**Challenge:** Copy every line of the records below word for word, leaving out the pictures.

— Start Data section —

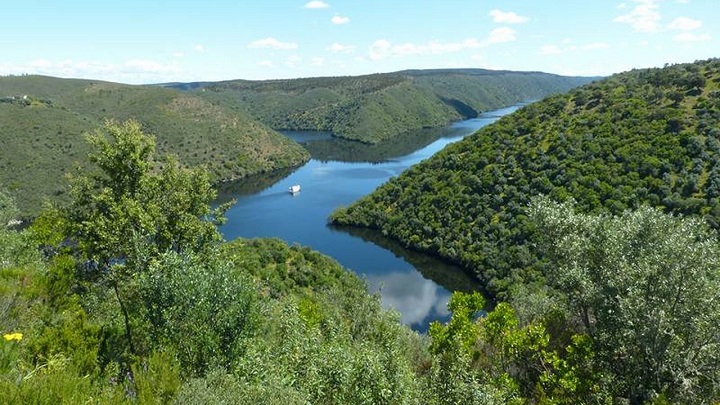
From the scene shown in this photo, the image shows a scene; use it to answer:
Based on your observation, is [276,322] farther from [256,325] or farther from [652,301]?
[652,301]

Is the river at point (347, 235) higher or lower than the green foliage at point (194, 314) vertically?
lower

— End Data section —

**Completed exercise:**
From the scene shown in this photo, the image shows a scene; use it to answer:
Based on your observation, is [276,322] farther from [256,325] or farther from [652,301]?
[652,301]

Is the river at point (347, 235) higher or lower than the green foliage at point (194, 314) vertically?
lower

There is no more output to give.